中村家の話ばかりになってしまいましたが続いて今回の主役である中村魁車の襲名披露狂言となった新作狂言2つを紹介したいと思います。栗山大膳は黒田騒動を、虎が雨は正月恒例の曽我物をそれぞれ題材にしています。

意外に思われる方もいらっしゃるかもしれませんが初代中村鴈治郎は新作の上演についてはかなり積極的な人であり、自身の代表作12種を選んだ玩辞楼十二曲の中にも

 

・恋の湖

・藤十郎の恋

・土屋主税

・あかね染

・椀久末松山

 

と5作も新作を選んでいる事からも伺えます。

 

鴈治郎の栗山大膳

 

さて今回魁車を襲名した成太郎は以前にも何回か紹介した事がありますが、二代目實川延若と並ぶ芸幅の広い役者として知られ本役は女形なのですが、立役も数多くこなし例えば「菅原伝授手習鑑」の寺子屋では鴈治郎が松王丸を演じれば源蔵や千代を演じたり、鴈治郎が源蔵を演じれば戸浪を演じるなど師匠のその時々の役に合わせて幅広く演じ分けることが出来る達者な人でした。

それだけに彼はかなり上昇志向と自己アピールが強い性格の持ち主で若いころから才気煥発で明治30年代には鴈治郎一門を飛び出して上京して一時期左團次一門に移籍した事もあるほどでした。

鴈治郎一門に戻ってきたあとも松竹の東京進出に手を貸したりするなど活躍は目覚ましくそろそろ大きな名跡を襲名という事で鴈治郎も苦慮したらしく白井松次郎と相談して成太郎に2つの名跡を打診しました。一つは鴈治郎の実父の名跡「中村翫雀」でした。本来西の成駒屋にとって鴈治郎と並ぶ大きな名跡でしたが、鴈治郎とその家族にとっては一度は自分を見捨てた父の名跡とあって敬遠されていて当時は空き名跡となっていました。

**データ部**.
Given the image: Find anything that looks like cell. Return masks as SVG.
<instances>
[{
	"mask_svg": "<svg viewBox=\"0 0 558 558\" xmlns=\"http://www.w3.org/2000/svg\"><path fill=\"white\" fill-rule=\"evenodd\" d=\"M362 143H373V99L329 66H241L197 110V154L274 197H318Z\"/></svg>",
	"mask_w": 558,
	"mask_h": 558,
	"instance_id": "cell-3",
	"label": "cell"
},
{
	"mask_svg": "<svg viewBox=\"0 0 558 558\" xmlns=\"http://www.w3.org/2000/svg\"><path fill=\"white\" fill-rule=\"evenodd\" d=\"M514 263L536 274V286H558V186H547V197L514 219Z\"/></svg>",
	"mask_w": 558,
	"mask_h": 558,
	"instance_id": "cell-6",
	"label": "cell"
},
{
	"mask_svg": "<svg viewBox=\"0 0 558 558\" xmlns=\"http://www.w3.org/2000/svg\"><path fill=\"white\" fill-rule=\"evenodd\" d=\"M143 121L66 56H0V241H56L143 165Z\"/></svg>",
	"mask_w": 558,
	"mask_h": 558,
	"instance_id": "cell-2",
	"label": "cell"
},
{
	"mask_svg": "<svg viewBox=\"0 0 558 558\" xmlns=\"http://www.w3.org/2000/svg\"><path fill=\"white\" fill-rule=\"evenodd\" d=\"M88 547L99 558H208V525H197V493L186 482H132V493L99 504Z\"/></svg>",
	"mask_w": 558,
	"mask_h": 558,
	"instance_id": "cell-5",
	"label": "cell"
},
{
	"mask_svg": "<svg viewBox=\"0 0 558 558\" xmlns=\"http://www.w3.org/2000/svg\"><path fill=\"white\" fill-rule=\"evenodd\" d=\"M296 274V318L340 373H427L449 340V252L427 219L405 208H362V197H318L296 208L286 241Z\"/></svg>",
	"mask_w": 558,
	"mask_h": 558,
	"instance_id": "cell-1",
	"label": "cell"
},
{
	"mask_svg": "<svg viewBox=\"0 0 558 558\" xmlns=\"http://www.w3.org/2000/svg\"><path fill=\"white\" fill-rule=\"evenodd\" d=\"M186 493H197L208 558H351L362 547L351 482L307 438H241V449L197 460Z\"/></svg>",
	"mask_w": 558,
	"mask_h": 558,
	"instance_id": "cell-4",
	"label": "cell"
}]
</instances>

**課題文**. 中村魁車の襲名を扱った原文抜粋を、一字一句違えずに全文書き写してください。 記録は原文抜粋とは別個の資料である。

**出力**.
中村家の話ばかりになってしまいましたが続いて今回の主役である中村魁車の襲名披露狂言となった新作狂言2つを紹介したいと思います。栗山大膳は黒田騒動を、虎が雨は正月恒例の曽我物をそれぞれ題材にしています。

意外に思われる方もいらっしゃるかもしれませんが初代中村鴈治郎は新作の上演についてはかなり積極的な人であり、自身の代表作12種を選んだ玩辞楼十二曲の中にも

 

・恋の湖

・藤十郎の恋

・土屋主税

・あかね染

・椀久末松山

 

と5作も新作を選んでいる事からも伺えます。

 

鴈治郎の栗山大膳

 

さて今回魁車を襲名した成太郎は以前にも何回か紹介した事がありますが、二代目實川延若と並ぶ芸幅の広い役者として知られ本役は女形なのですが、立役も数多くこなし例えば「菅原伝授手習鑑」の寺子屋では鴈治郎が松王丸を演じれば源蔵や千代を演じたり、鴈治郎が源蔵を演じれば戸浪を演じるなど師匠のその時々の役に合わせて幅広く演じ分けることが出来る達者な人でした。

それだけに彼はかなり上昇志向と自己アピールが強い性格の持ち主で若いころから才気煥発で明治30年代には鴈治郎一門を飛び出して上京して一時期左團次一門に移籍した事もあるほどでした。

鴈治郎一門に戻ってきたあとも松竹の東京進出に手を貸したりするなど活躍は目覚ましくそろそろ大きな名跡を襲名という事で鴈治郎も苦慮したらしく白井松次郎と相談して成太郎に2つの名跡を打診しました。一つは鴈治郎の実父の名跡「中村翫雀」でした。本来西の成駒屋にとって鴈治郎と並ぶ大きな名跡でしたが、鴈治郎とその家族にとっては一度は自分を見捨てた父の名跡とあって敬遠されていて当時は空き名跡となっていました。